Family members working in the business: A family member of any of the business owners or partners, or a member of such a business owner’s or partner’s household, is not considered an employee for purposes of the credit. Thus, neither their wages nor their hours are counted in determining the number of full-time equivalent employees or the amount of average annual wages, and premiums paid on their behalf are not counted in determining the amount of the credit.
For this purpose, a “family member” is defined as a child (or descendant of a child); a sibling or step-sibling; a parent (or ancestor of a parent); a step-parent; a niece or nephew; an aunt or uncle; or a son-in-law, daughter- in-law, father-in-law, mother-in-law, brother-in-law or sister-in-law. In addition, spouses of certain business owners are not considered employees for purposes of the credit.
Specifically, the following spouses are not taken into account for purposes of the credit: the employee-spouse of a shareholder owning more two percent of the stock of an S corporation; the employee-spouse of an owner of more than five percent of a business; the employee-spouse of a partner owning more than a 5 percent interest in a partnership; and the employee-spouse of a sole proprietor.
Business owners working in the business: A sole proprietor, a partner in a partnership, a shareholder owning more than 2 percent of an S corporation, and any owner of more than 5 percent of other businesses are not considered employees for purposes of the credit. Thus, the wages or hours of these business owners and partners are not counted in determining either the number of FTEs or the amount of average annual wages, and premiums paid on their behalf are not counted in determining the amount of the credit.

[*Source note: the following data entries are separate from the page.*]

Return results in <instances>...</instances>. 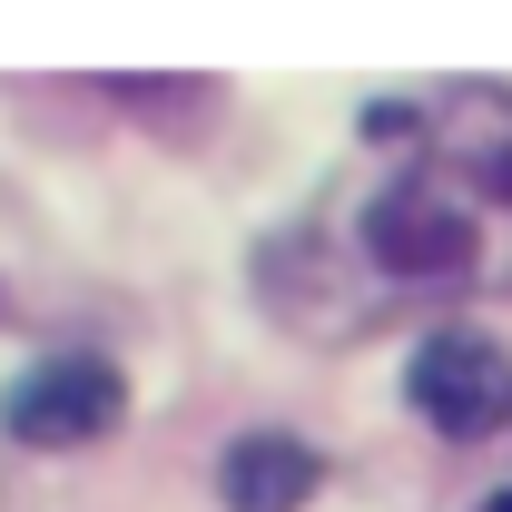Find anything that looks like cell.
Masks as SVG:
<instances>
[{"label": "cell", "instance_id": "obj_5", "mask_svg": "<svg viewBox=\"0 0 512 512\" xmlns=\"http://www.w3.org/2000/svg\"><path fill=\"white\" fill-rule=\"evenodd\" d=\"M473 512H512V493H483V503H473Z\"/></svg>", "mask_w": 512, "mask_h": 512}, {"label": "cell", "instance_id": "obj_2", "mask_svg": "<svg viewBox=\"0 0 512 512\" xmlns=\"http://www.w3.org/2000/svg\"><path fill=\"white\" fill-rule=\"evenodd\" d=\"M128 424V375L99 345H50L0 384V434L20 453H79Z\"/></svg>", "mask_w": 512, "mask_h": 512}, {"label": "cell", "instance_id": "obj_3", "mask_svg": "<svg viewBox=\"0 0 512 512\" xmlns=\"http://www.w3.org/2000/svg\"><path fill=\"white\" fill-rule=\"evenodd\" d=\"M404 404L444 434V444H483L512 424V345L473 316H444L404 345Z\"/></svg>", "mask_w": 512, "mask_h": 512}, {"label": "cell", "instance_id": "obj_1", "mask_svg": "<svg viewBox=\"0 0 512 512\" xmlns=\"http://www.w3.org/2000/svg\"><path fill=\"white\" fill-rule=\"evenodd\" d=\"M247 286L306 345H355L414 306L512 296V89L463 79L424 99L414 138L256 237Z\"/></svg>", "mask_w": 512, "mask_h": 512}, {"label": "cell", "instance_id": "obj_4", "mask_svg": "<svg viewBox=\"0 0 512 512\" xmlns=\"http://www.w3.org/2000/svg\"><path fill=\"white\" fill-rule=\"evenodd\" d=\"M217 512H306L335 483V463H325L306 434H286V424H247V434H227L217 444Z\"/></svg>", "mask_w": 512, "mask_h": 512}]
</instances>
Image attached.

International employers: For tax years beginning in 2010 through 2013, a qualified employer located outside the United States (including an employer located in a U.S. territory), which has income effectively connected with the conduct of a trade or business in the United States, may claim the small business health care tax credit only if it pays premiums for an employee’s health insurance coverage that is issued in and regulated by one of the 50 states or the District of Columbia.